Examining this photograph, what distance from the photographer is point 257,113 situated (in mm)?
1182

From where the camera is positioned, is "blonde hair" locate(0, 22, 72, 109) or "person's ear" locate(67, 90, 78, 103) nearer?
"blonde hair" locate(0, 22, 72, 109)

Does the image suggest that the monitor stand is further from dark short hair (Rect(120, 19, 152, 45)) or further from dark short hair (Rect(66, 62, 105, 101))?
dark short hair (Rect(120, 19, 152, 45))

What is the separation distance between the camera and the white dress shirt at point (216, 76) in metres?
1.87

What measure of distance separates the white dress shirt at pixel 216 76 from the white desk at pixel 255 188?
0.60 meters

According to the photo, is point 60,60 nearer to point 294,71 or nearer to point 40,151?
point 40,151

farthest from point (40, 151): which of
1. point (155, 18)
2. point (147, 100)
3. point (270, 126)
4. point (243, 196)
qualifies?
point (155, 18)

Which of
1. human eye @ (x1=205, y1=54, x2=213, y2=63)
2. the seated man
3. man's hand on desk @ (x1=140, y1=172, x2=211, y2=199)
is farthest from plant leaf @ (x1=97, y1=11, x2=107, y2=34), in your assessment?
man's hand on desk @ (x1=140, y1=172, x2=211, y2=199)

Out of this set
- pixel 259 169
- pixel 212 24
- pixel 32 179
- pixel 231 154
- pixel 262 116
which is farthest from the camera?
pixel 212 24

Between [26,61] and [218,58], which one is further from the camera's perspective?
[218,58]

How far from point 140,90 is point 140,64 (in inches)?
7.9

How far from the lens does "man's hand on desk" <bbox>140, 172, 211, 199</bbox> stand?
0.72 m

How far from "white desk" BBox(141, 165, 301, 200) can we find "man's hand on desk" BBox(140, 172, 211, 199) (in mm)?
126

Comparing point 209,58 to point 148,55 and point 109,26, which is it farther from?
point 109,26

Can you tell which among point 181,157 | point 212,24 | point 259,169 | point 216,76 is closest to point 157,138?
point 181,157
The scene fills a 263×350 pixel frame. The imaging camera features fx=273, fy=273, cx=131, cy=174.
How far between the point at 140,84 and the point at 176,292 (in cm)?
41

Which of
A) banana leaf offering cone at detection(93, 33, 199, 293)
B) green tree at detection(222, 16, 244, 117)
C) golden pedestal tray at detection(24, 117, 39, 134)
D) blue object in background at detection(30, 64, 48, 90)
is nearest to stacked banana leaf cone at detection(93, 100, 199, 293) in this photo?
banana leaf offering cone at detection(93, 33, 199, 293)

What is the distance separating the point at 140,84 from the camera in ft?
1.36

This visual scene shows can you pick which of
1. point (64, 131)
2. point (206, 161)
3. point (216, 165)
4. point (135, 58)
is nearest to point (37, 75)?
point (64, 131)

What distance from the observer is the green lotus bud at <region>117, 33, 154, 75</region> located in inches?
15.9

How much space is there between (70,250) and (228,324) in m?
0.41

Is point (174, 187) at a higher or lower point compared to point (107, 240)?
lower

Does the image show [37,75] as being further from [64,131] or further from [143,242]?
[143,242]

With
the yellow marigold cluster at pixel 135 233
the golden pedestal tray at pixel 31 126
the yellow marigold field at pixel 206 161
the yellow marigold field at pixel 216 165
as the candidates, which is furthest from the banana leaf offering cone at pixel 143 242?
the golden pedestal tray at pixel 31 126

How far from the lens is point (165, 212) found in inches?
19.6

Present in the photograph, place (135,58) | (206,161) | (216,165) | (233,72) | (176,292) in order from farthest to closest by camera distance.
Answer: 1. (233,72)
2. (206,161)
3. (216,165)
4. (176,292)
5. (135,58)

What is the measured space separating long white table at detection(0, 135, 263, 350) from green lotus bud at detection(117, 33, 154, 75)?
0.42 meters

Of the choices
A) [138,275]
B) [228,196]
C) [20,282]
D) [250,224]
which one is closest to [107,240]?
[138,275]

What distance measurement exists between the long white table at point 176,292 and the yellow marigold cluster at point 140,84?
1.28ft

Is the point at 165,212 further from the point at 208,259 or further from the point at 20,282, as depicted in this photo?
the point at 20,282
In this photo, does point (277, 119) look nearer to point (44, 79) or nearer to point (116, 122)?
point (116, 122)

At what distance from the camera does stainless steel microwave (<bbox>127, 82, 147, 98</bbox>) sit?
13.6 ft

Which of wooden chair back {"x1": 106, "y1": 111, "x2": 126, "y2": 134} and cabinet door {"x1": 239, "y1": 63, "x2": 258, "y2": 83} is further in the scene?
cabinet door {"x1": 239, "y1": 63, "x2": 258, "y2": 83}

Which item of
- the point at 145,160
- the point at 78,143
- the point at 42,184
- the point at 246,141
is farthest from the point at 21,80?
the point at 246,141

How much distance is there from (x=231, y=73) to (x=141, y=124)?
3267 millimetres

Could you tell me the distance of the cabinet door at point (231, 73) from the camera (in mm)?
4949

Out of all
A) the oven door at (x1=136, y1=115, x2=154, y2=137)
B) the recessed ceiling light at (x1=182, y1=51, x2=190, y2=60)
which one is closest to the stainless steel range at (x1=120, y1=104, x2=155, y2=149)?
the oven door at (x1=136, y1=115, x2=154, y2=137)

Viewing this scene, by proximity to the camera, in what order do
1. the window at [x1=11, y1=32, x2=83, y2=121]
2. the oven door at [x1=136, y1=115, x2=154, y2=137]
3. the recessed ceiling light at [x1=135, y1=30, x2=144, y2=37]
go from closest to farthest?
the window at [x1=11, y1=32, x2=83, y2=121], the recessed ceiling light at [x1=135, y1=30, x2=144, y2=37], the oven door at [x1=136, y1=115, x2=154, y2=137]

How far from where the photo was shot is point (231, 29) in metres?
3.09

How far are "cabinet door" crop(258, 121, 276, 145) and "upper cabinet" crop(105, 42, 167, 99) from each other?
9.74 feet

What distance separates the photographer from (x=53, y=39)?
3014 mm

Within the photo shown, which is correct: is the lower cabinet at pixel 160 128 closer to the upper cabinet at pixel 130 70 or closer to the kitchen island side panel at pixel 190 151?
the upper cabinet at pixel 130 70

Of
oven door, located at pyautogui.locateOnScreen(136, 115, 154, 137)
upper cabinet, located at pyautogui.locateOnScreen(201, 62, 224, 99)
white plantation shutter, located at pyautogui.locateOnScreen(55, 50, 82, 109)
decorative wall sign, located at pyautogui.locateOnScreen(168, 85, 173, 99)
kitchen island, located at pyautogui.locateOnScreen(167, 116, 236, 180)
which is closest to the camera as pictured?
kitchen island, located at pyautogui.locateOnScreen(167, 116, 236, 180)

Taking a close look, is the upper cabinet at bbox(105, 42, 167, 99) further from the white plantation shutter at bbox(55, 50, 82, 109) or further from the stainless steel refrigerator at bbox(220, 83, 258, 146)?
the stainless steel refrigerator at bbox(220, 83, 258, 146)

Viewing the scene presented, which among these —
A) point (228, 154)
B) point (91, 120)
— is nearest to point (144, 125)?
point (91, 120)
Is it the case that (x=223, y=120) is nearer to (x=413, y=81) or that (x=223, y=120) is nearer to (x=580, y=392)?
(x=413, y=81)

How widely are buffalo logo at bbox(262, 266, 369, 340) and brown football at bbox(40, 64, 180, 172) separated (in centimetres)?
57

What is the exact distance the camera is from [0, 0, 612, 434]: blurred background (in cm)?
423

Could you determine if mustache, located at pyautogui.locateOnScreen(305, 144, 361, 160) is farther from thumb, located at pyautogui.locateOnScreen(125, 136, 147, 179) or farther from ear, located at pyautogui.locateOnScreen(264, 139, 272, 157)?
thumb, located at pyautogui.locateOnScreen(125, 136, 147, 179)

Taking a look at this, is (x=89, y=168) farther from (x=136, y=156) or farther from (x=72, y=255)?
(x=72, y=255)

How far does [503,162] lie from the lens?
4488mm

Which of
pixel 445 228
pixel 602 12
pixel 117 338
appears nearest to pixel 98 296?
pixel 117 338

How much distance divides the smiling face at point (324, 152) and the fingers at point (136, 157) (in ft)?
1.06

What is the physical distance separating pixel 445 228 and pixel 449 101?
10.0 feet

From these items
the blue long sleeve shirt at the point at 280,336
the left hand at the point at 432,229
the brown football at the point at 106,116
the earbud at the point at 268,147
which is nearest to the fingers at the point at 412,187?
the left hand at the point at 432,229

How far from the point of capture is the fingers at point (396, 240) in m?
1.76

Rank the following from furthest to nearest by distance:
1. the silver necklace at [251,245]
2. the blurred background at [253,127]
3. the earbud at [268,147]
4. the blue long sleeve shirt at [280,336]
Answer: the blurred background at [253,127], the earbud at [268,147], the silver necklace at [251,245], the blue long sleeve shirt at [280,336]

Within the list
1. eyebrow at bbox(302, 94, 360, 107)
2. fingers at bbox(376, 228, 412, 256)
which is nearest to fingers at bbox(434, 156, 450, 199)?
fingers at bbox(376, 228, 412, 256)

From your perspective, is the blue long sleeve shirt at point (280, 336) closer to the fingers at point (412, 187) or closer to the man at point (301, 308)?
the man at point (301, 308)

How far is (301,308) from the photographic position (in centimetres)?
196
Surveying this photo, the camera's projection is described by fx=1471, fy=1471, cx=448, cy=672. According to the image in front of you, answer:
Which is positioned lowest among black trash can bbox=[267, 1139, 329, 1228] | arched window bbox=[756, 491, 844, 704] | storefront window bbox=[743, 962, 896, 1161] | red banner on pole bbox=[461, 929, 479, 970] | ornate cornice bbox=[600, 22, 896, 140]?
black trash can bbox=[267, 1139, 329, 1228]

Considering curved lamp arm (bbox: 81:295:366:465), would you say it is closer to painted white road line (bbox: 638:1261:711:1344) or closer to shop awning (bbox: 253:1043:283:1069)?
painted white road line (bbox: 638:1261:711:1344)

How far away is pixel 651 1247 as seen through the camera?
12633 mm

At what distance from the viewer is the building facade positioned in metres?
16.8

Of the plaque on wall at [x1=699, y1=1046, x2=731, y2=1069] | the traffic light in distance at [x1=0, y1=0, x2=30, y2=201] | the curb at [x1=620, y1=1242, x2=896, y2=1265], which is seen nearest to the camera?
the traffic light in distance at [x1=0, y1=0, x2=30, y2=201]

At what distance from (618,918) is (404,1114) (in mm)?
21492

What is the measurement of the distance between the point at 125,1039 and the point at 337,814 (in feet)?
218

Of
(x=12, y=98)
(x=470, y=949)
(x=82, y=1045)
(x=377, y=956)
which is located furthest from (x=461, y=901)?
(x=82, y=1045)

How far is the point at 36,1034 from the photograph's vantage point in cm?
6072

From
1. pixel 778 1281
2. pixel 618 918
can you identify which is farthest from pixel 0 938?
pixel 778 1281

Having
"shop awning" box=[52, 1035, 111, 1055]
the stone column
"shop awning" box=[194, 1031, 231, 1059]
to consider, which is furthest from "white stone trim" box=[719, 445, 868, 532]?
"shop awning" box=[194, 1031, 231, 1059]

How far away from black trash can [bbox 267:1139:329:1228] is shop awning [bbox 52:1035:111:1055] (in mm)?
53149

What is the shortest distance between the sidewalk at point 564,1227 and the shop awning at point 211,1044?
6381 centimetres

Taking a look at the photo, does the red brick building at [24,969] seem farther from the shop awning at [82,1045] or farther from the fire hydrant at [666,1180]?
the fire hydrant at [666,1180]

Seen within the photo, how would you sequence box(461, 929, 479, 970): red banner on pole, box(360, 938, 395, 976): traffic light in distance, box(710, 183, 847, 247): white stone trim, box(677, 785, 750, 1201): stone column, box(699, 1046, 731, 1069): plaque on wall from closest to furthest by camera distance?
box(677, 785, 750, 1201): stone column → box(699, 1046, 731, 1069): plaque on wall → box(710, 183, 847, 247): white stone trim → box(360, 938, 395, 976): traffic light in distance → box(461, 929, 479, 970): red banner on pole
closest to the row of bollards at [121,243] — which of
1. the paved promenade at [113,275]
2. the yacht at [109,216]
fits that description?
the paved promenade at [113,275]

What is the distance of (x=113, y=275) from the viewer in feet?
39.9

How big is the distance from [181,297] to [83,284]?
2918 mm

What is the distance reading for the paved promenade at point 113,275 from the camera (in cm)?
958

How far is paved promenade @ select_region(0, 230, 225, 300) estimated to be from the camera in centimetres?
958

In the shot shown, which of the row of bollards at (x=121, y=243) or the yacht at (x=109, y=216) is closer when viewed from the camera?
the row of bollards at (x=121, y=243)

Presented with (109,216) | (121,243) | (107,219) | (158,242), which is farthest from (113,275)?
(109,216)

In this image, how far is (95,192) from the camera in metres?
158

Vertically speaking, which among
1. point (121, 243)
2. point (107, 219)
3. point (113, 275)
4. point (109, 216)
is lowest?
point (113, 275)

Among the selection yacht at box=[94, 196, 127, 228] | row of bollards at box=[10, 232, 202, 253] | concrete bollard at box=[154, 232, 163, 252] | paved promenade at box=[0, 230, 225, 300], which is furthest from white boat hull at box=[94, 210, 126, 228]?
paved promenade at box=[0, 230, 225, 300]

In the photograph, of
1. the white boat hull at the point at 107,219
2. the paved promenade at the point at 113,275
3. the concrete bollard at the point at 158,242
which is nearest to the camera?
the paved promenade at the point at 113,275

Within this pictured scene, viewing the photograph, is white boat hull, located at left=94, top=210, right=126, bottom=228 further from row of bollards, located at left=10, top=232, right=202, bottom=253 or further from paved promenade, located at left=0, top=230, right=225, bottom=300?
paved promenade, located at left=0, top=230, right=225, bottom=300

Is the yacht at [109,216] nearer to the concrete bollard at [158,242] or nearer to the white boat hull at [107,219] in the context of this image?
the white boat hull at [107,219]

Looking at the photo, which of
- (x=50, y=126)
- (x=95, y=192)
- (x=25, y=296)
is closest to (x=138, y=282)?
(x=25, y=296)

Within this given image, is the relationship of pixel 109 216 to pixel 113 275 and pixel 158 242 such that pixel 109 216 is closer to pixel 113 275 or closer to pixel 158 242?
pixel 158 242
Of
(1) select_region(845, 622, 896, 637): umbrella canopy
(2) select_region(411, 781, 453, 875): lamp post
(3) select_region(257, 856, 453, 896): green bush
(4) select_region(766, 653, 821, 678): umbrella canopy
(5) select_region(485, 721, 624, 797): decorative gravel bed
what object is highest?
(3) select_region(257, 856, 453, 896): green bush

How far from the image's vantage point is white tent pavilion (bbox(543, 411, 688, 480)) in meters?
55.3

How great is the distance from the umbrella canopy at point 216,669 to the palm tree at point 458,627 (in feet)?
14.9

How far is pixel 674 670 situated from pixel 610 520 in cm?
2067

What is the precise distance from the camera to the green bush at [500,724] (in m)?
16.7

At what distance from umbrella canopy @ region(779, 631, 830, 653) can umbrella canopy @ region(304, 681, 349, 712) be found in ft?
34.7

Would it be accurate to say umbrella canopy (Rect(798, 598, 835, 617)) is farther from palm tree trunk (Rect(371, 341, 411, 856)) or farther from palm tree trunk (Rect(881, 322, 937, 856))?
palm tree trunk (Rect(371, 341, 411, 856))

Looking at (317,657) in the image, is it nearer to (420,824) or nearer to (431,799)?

## Exercise task
Rewrite the lines from the one containing "What is the precise" through the end, replacing "green bush" with "green shrub" and keeping everything else the same.

## Output of the task
What is the precise distance from the camera to the green shrub at [500,724] (in m)?
16.7

At what distance from umbrella canopy @ region(779, 631, 830, 653) can umbrella canopy @ region(304, 681, 349, 712) be found in ft?
34.7

Would it be accurate to say umbrella canopy (Rect(798, 598, 835, 617)) is farther from palm tree trunk (Rect(371, 341, 411, 856)) or farther from palm tree trunk (Rect(881, 322, 937, 856))?
palm tree trunk (Rect(371, 341, 411, 856))

Looking at (317,657) in the image, is it nearer to (420,824) or nearer to (431,799)?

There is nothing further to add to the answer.